Die Forderung nach sozialer Ausgewogenheit bremst die Verkehrswende.
08.02.2020 | 6 Minuten
Wer eine handfeste Verbesserung der herrschenden Verkehrsverhältnisse wirksam verhindern will, braucht nur laut zu fordern, die geplanten Maßnahmen müssten sozial gerecht sein. Denn die können selbstverständlich nicht leisten, was schon das Gesamtsystem nicht hergibt. In der Folge werden die Maßnahmen ganz einfach nicht stattfinden. Das liegt an einer — bisweilen freilich absichtlich gepflegten — Verzerrung und Verwirrung der Debatte. Jüngst warnte der ADAC beispielsweise, die Erhöhung von Gebühren für Anwohnerparkausweise müsse ›soziale Härtefälle‹ berücksichtigen. Die Berliner Pläne für eine City Maut, als weiteres Beispiel, kommentiert eine merklich aufgebrachte Autorin mit der rhetorisch geschickten, sachlich aber völlig falschen Aussage: »Statt den Autofahrern wieder ans Portemonnaie zu gehen, muss Rot-Rot-Grün die Mobilitätswende, für die sich die Regierung gern selbst lobt, endlich sichtbar umsetzen.« Indem die Autorin diesen Gegensatz betont, will sie den Eindruck erwecken, es handele sich um zwei voneinander unabhängige Ereignisse. Tatsächlich bildet die eine Maßnahme — nämlich die Verteuerung des Autofahrens — aber eine Teilmenge des anderen Zusammenhangs — nämlich der Mobilitätswende.
Vorsätzliche Täuschung
Apostel der sozialen Gerechtigkeit in der Verkehrspolitik greifen überhaupt sehr gern zur stellvertretenden Empörung: Höhere Preise, Abgaben oder Gebühren für das Autofahren führten unweigerlich zum Ausschluss von Menschen, »die sich gerade noch ein Auto leisten können.« Damit erheben sie nicht etwa Mobilität an sich, sondern ganz speziell die Automobilität in den Rang eines menschlichen Grundbedürfnisses und die Frage nach der Versorgung mit Automobilität zur Frage nicht nur der sozialen Gerechtigkeit, sondern vor allem der sozialen Sicherheit — und am Ende vielleicht sogar zur Frage des sozialen Friedens, siehe beispielsweise die Gelbwestenproteste.
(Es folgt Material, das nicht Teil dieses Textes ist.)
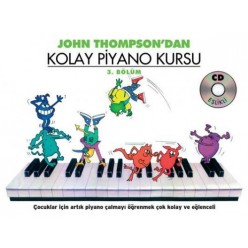 John Thompson' dan Kolay Piyano Kursu 4. Bölüm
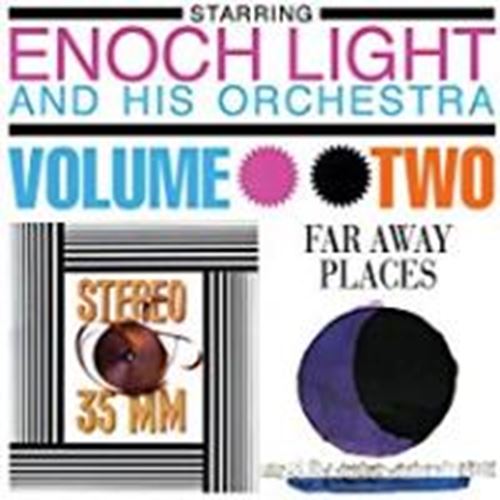 Enoch Light & His Orchestra - Stereo 35mm Vol. 2/far Away Places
Mobilität ließe sich nur durch Automobilität gewährleisten; diese Behauptung spricht jedenfalls aus solchen Argumentationsmustern — die ihrerseits entweder den Gipfel der vorsätzlichen und zynischen Täuschung bilden, oder ihr mindestens selbst erliegen.
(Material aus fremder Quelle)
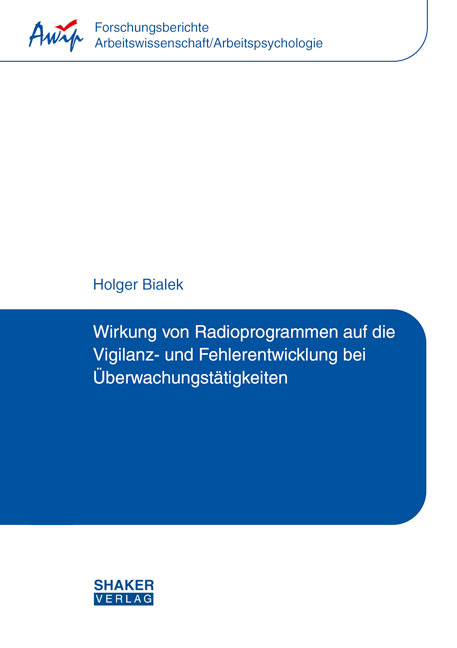 Wirkung von Radioprogrammen auf die Vigilanz- und Fehlerentwicklung bei Überwachungstätigkeiten - Holger Bialek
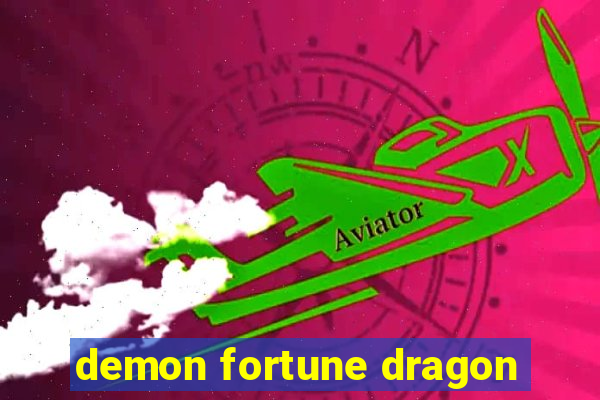 demon fortune dragon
Soziale Ungerechtigkeit in der Mobilität entsteht nämlich keineswegs aus den ungleich verteilten Möglichkeiten zur Teilhabe an Automobilität. Soziale Verwerfungen ergeben sich stattdessen aus der Tatsache, dass das automobile Regime Nicht-Autofahrer in ihrer Mobilität einschränkt, ihre Lebensgrundlagen zerstört und Leib und Leben gefährdet — sogar dann, wenn die Autolosigkeit nicht auf ökonomischen Parametern basiert, sondern auf einer freiwilligen Entscheidung. Die fällt indes immer schwerer. Denn die hiesige Verkehrspolitik prägt seit Jahrzehnten fortwährend räumliche und rechtliche Strukturen, die den Zwang zur Automobilität immer weiter verstärken. Sogar führende Experten sprechen von einer wachsenden Abhängigkeit vom Automobil. Genau darin findet sich letztlich der Höhepunkt der sozialen Ungerechtigkeit: Wer über ein Auto verfügt, erhält die meisten gemeinschaftlichen Ressourcen zugeteilt, obwohl er sich am wenigsten effizient fortbewegt. Piraterie statt Inklusion.
Gezwungenermaßen
Sich als soziales Gewissen zu gerieren im Angesicht drohender Veränderungen, zeugt deshalb keineswegs von feinfühliger Solidarität, sondern höchstens vom billigen Kalkül der Besitzstandswahrung. Verkehrspolitiker, die sich gegenseitig darin überbieten, niemandem wehtun zu wollen oder Autofahrer ›nicht noch weiter zu belasten‹, taugen nicht für ihren Job. Denn nur dann erfüllen verkehrspolitische Maßnahmen das Kriterium der sozialen Ausgewogenheit: wenn sie die massive Unfairness des Status Quo zu lindern helfen. Je mehr Menschen also vom Automobil auf andere Fortbewegungsmittel wechseln, und sei es gezwungenermaßen, desto mehr gewinnt die Gerechtigkeit.